We’ve got to increase the pace and distribution and the administration of these vaccines. The reality is we need to get these vaccines out of the freezer and we need to get them into people’s arms,” Newsom said.

The mayor and other big-city mayors across the country sent a letter to President-elect Joe Biden Jan. 13 asking that cities be given vaccine allocations directly instead of funneling them through the state.

But Garcetti said uncertainty about when vaccine doses will become available won’t stop the city from moving ahead with opening the Dodger Stadium site.

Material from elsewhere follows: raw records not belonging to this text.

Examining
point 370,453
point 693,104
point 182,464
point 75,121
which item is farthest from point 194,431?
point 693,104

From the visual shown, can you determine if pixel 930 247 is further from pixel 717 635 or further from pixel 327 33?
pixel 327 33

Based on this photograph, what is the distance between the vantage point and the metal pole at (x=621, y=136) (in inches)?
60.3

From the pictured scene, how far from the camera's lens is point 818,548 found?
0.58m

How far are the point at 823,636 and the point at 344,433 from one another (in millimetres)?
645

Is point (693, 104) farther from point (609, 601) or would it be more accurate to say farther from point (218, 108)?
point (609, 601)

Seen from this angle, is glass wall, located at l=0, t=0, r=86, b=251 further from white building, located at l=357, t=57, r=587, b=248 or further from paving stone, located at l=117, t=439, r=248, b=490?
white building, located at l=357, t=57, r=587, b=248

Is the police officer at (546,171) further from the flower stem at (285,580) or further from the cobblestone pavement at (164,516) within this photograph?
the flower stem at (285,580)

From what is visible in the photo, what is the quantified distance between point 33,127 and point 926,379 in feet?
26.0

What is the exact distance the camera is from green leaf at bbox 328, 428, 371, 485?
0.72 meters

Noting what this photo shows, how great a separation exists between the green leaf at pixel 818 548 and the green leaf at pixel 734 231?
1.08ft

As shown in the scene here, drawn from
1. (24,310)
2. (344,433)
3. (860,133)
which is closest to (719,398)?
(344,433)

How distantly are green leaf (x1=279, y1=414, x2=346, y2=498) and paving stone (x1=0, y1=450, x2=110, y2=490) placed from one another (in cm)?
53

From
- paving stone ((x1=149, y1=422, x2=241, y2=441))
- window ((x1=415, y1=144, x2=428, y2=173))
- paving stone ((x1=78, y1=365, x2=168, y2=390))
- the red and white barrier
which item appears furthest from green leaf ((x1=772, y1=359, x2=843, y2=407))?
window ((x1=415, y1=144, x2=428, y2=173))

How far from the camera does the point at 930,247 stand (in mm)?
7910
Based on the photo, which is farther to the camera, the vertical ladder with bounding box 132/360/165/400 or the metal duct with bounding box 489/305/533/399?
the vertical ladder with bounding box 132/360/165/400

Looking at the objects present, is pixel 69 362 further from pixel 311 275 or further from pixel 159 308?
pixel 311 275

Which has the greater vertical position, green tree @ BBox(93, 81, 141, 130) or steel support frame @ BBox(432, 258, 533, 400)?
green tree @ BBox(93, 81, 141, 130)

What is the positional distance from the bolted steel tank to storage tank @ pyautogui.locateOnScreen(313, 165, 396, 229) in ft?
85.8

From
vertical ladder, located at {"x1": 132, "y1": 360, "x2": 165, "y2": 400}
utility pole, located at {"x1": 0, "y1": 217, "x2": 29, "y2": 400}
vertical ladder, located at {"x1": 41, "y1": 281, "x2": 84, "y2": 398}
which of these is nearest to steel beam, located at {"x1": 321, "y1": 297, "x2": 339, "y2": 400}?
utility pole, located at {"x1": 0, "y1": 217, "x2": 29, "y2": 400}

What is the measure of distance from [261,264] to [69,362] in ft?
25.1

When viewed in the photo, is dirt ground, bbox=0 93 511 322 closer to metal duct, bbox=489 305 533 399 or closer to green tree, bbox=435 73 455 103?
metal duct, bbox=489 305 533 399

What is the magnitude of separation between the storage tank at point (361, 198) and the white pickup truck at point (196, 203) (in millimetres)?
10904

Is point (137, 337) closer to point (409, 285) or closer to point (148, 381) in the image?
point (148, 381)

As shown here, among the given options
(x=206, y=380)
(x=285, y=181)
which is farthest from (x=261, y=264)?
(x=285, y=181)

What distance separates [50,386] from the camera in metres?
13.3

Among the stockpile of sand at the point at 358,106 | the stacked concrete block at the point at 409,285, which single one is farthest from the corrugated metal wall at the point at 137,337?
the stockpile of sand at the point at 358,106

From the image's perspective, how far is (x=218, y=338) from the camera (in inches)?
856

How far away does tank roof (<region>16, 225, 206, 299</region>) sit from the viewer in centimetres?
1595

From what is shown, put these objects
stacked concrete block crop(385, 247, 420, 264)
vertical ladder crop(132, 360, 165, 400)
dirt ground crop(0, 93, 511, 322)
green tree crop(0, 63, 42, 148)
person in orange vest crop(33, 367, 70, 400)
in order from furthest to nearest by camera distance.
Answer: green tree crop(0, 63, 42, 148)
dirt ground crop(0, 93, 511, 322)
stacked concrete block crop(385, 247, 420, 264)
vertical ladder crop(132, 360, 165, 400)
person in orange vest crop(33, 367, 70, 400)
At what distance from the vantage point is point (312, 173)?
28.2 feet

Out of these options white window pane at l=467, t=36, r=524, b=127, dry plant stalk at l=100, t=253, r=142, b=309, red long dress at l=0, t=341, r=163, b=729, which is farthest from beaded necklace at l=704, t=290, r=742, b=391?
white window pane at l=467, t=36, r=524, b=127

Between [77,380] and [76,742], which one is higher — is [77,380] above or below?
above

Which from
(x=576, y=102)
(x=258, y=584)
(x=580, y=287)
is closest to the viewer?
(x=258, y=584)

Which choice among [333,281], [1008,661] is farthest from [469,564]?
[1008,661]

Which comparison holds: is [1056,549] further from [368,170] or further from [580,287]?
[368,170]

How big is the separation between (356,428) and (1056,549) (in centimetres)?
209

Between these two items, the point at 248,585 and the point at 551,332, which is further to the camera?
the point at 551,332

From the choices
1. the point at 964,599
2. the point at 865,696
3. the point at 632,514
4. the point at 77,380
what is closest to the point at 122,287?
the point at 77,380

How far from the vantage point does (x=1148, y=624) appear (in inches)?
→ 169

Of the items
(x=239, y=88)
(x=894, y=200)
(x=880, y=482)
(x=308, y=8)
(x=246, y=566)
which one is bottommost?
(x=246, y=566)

When it’s fully up and running we will see as many as 12,000 people, possibly more, come through there and receive their dose — their first dose and of course then later, their second dose of the vaccination,” he said Jan. 14. “And we’re deploying a whole workforce to administer shots, and doing it all without this clear sense of when vaccines will arrive from the federal government. But we have to take that risk. We have to get it out quick and assume that the next vaccine will be there. America deserves that. Los Angeles deserves nothing less.”

Dodger Stadium was previously being used as a mass testing site, but it halted operations Jan. 11 so it could be reconfigured for vaccinations. The city also closed a testing site at the Veterans Affairs Lot 15 at Jackie Robinson Stadium in Brentwood.

The move decreased the city’s testing capacity from more than 40,000 to about 27,000 tests per day, according to Garcetti, but he said testing appointments remain available to those who want them. He noted that the city has been seeing a drop in testing demand every day.

He also said the city is adding more mobile testing and looking into providing hybrid sites that offer both tests and vaccines.

Garcetti called the challenge of getting every American the required two doses of the COVID-19 vaccine “the largest logistical undertaking that I’ve ever seen in my lifetime as an American.”

I spoke today with President-elect Biden and Vice President-elect Kamala Harris, and members of the administration who are focused on the goals of the next 100 days. And I stand ready to help them meet their goals of vaccinating 100 million people in the next 100 days,” Garcetti said. “Los Angeles will help get that job done.”

Los Angeles County was scheduled to open five additional mass-vaccination centers Jan. 19. Those centers will be located at the Pomona Fairplex, the Forum in Inglewood, Cal State Northridge, the Los Angeles County Office of Education in Downey and Six Flags Magic Mountain in Valencia.

County officials said each of the sites will be able to vaccinate about 4,000 people per day. The centers will operate in addition to Dodger Stadium and 75 other vaccination sites the county previously established across the region to administer doses to health care workers and people over 65.